[Stored rows]
■ ■ ■ ■ ■
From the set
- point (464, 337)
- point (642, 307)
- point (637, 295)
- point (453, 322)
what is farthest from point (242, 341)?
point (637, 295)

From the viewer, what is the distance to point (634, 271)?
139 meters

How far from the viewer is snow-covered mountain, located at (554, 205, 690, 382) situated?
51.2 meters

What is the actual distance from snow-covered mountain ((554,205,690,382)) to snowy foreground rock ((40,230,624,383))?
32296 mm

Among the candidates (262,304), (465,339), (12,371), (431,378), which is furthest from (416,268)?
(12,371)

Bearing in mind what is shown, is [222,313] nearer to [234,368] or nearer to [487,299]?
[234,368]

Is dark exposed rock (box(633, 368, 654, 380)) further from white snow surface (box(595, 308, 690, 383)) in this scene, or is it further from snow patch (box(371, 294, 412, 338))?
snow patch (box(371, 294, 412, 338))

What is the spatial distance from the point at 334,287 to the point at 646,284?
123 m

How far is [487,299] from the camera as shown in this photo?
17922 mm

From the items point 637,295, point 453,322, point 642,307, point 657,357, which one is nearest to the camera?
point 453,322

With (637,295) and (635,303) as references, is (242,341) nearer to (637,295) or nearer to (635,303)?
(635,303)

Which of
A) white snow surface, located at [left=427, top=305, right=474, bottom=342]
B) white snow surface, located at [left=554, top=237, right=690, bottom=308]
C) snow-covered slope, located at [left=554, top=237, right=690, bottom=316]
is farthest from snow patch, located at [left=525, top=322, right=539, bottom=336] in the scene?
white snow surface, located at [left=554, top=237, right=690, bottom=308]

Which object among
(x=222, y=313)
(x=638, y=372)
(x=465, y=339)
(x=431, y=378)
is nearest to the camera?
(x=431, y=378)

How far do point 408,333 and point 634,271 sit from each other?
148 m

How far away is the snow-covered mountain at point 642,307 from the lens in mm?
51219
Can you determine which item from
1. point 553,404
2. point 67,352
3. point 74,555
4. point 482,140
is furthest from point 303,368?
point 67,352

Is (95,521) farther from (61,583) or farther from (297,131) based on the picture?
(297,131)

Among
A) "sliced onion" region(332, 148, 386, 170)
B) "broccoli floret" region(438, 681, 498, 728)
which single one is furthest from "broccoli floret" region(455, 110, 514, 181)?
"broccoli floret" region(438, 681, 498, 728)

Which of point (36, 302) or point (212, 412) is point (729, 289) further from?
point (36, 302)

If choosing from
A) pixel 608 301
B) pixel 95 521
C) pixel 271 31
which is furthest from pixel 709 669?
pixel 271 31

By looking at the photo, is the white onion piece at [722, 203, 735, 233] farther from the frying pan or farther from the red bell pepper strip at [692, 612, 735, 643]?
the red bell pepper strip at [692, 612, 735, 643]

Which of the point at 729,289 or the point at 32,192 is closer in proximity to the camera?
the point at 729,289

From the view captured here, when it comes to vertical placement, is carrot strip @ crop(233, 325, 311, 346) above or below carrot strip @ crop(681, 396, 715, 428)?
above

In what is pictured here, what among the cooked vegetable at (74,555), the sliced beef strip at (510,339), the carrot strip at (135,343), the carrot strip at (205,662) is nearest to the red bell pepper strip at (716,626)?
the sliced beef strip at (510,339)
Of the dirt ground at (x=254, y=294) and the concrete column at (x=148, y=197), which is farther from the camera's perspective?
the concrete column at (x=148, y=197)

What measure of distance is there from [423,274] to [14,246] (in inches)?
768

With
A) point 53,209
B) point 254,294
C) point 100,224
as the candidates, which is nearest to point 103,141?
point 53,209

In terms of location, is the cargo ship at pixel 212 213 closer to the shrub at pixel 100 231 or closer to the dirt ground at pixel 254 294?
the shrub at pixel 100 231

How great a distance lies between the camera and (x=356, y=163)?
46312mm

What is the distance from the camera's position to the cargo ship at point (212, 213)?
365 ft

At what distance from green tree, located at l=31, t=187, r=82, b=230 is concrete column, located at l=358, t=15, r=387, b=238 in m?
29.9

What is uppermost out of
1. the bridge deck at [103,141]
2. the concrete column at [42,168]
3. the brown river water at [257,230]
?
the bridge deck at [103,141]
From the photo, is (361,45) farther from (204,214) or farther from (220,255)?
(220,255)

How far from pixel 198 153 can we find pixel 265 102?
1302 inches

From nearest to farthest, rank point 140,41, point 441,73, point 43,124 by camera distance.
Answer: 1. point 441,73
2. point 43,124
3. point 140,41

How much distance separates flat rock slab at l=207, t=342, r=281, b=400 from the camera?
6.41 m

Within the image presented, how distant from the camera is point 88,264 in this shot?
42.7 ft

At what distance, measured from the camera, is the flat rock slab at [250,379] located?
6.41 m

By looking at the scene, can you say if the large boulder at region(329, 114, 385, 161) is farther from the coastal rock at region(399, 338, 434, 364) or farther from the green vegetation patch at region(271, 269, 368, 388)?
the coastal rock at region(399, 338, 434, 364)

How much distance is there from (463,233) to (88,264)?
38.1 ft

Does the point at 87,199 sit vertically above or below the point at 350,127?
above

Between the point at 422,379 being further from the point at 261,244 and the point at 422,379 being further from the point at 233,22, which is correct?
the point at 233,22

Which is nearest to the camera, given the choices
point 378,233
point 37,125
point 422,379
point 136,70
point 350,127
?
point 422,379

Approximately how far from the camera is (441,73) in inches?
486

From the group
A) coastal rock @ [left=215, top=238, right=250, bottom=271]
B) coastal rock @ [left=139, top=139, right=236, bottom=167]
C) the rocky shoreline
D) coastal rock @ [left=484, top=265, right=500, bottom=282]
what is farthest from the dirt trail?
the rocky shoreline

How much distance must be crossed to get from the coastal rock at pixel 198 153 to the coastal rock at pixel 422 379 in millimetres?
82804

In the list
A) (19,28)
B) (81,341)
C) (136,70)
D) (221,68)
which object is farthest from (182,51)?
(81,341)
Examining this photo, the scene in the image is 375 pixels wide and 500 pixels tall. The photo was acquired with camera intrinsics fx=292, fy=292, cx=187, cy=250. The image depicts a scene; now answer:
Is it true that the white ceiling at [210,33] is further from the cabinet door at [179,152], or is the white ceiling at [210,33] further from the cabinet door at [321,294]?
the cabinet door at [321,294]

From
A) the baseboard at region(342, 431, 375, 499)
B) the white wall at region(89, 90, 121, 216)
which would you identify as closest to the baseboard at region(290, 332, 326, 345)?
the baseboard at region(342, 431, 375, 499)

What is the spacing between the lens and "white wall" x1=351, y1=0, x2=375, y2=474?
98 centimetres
■ ■ ■ ■ ■
[Given problem] Write the stretch of the data above, from the line containing "What is the spacing" through the end, as a JSON list of strings with one string per line, leaving out blank lines.

[Right answer]
[
  "What is the spacing between the lens and \"white wall\" x1=351, y1=0, x2=375, y2=474?",
  "98 centimetres"
]